簡単な組織培養法で植物のクローン苗ができる過程(同校提供の資料より)

 長崎南高は文部科学省の「スーパーサイエンスハイスクール(SSH)」指定校。生徒は日頃からさまざまな研究に取り組んでいる。今回の研究は、2016年度から土橋敬一教諭の指導の下で生徒が代々取り組んでいたものを、八幡さんらが継承、発展させた。
 「組織培養」と呼ばれる高校の教科書にも理論が載る技術を、誰でも簡単に実践できるよう方法を開発したもの。作業を無菌状態で行う必要があるため、従来は高価な器具や薬品を備えた専門機関でしか行えなかった。しかし、段ボール箱やビニール袋、100円ショップの除菌スプレーなど身近な材料で、無菌状態を実現した。
 その無菌の環境下、花弁や茎など植物の一部を、成長を促すホルモンなどと共に試験管の培養地に植え付け。するとカルスと呼ばれる細胞が出現(カルス化)し、それが芽や根に分化、クローン苗ができる。同校ではこの方法を学んだ生徒が、次々に校内の植物で実験してきた。

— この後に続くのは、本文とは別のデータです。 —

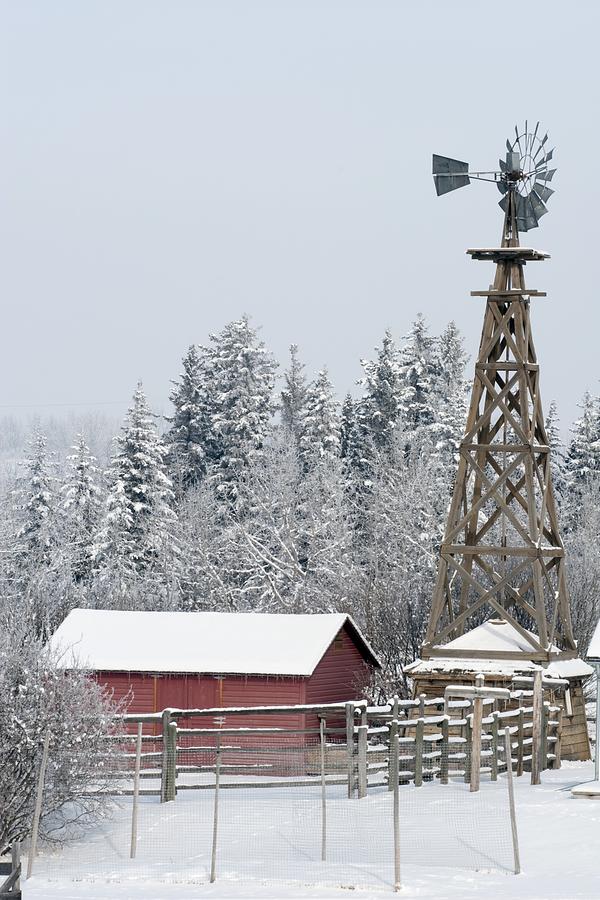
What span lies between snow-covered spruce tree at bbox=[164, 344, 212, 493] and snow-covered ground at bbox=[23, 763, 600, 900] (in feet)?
162

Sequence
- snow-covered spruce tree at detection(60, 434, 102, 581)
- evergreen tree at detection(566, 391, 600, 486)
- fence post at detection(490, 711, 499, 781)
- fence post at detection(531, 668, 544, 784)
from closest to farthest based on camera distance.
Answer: fence post at detection(490, 711, 499, 781)
fence post at detection(531, 668, 544, 784)
snow-covered spruce tree at detection(60, 434, 102, 581)
evergreen tree at detection(566, 391, 600, 486)

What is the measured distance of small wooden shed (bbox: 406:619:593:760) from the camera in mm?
30656

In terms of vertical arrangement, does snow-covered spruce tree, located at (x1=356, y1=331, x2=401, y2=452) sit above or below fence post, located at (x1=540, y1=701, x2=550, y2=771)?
above

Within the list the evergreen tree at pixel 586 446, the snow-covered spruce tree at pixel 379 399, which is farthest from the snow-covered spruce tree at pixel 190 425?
the evergreen tree at pixel 586 446

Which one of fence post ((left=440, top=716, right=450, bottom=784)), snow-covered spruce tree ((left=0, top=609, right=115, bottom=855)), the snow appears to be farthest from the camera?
fence post ((left=440, top=716, right=450, bottom=784))

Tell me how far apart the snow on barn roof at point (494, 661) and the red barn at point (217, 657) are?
15.7 ft

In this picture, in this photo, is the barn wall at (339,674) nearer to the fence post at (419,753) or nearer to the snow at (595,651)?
the fence post at (419,753)

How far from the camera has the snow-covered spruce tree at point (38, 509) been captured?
63.4 metres

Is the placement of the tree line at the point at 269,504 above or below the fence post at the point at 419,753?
above

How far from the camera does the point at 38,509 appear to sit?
211ft

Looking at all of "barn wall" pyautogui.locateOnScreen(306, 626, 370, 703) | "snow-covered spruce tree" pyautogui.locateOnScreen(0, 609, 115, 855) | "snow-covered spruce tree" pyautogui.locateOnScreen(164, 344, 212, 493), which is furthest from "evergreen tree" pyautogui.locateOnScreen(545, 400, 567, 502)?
"snow-covered spruce tree" pyautogui.locateOnScreen(0, 609, 115, 855)

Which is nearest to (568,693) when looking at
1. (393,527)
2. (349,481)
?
(393,527)

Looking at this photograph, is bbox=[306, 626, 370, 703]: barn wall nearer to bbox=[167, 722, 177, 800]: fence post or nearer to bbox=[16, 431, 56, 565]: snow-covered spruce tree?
bbox=[167, 722, 177, 800]: fence post

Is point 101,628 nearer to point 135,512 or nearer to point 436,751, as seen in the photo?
point 436,751
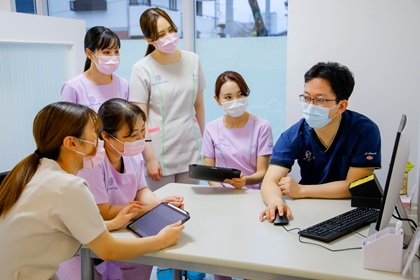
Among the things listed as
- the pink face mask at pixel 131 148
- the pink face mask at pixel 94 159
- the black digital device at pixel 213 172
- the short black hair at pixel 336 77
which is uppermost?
the short black hair at pixel 336 77

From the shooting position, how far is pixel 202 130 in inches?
97.7

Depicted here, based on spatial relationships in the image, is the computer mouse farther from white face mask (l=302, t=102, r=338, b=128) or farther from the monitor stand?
white face mask (l=302, t=102, r=338, b=128)

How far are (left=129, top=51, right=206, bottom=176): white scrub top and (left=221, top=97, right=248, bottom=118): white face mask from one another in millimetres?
289

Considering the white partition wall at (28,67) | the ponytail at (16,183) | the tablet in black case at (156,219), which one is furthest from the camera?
the white partition wall at (28,67)

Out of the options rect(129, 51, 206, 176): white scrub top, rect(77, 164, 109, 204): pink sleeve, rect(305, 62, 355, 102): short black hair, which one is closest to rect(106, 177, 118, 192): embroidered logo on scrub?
rect(77, 164, 109, 204): pink sleeve

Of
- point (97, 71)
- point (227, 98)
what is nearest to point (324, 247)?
point (227, 98)

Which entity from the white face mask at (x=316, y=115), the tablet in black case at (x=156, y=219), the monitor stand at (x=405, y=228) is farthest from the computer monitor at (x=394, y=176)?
the tablet in black case at (x=156, y=219)

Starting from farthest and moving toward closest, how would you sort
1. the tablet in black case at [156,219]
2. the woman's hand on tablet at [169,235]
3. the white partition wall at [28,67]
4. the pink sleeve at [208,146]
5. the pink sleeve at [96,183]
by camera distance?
1. the white partition wall at [28,67]
2. the pink sleeve at [208,146]
3. the pink sleeve at [96,183]
4. the tablet in black case at [156,219]
5. the woman's hand on tablet at [169,235]

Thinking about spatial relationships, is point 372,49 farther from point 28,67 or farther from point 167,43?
point 28,67

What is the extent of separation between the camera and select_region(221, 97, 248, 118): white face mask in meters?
2.11

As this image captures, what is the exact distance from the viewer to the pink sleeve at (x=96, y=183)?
5.16ft

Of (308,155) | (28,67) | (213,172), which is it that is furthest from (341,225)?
(28,67)

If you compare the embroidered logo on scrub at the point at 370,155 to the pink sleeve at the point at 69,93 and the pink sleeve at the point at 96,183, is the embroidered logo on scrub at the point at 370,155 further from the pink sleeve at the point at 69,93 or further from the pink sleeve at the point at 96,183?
the pink sleeve at the point at 69,93

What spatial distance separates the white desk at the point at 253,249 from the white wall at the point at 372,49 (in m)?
0.80
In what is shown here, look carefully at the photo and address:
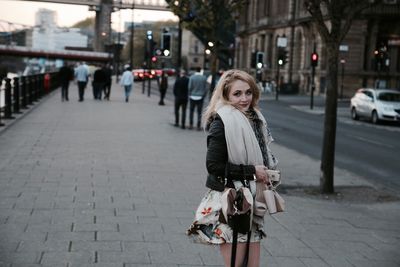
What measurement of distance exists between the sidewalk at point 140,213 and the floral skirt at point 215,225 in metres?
1.50

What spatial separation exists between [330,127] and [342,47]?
38857 millimetres

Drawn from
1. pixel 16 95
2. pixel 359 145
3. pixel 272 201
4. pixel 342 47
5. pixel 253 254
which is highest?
pixel 342 47

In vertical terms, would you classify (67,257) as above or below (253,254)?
below

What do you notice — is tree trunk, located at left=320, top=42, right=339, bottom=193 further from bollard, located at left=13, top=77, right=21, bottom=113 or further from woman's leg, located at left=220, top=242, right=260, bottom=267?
bollard, located at left=13, top=77, right=21, bottom=113

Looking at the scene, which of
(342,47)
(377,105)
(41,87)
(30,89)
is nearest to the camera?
(30,89)

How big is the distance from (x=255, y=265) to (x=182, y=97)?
15.6 meters

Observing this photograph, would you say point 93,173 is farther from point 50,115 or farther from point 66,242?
point 50,115

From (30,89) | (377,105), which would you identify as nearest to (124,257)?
(30,89)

簡単な組織培養法でナガサキギボウシのクローン苗(手前)を作り出した八幡さん=長崎市上小島4丁目、長崎南高

 八幡さんは中学3年の時に同校であったセミナーでこの研究を知り、刺激を受けたという。入学間もない昨年5月から、先輩が成し遂げられなかった希少なナガサキギボウシの培養に挑戦。成功の鍵を握るとされる「投与する2種の植物ホルモンの濃度」を特定し、クローン苗を作り出すことに成功した。
 また、この簡単な方法と、高価な器具を必要とする従来の方法の成功率などを比較する実験も実施。簡単な方法で98%の成功率があることが分かってきたため、誰でも応用できるとして県内外の高校などで普及活動にも取り組んでいる。八幡さんは「絶滅危惧種を緊急避難的に保護し、救う方法として有効。もっと広めたい」と語る。
 昨年のSSH全国大会では、生物部門2位となる奨励賞を受賞した。世界に広めようと今回、サイエンスキャッスルに応募。英語の論文審査を経て、日本に2枠しか与えられないステージ発表の出場権を獲得した。
 八幡さんは「サイエンスキャッスルの発表やワークショップで、世界の多くの高校生と地球規模の問題を考え、交流を深めたい。今後は動物の細胞培養に挑戦したい」と目を輝かせる。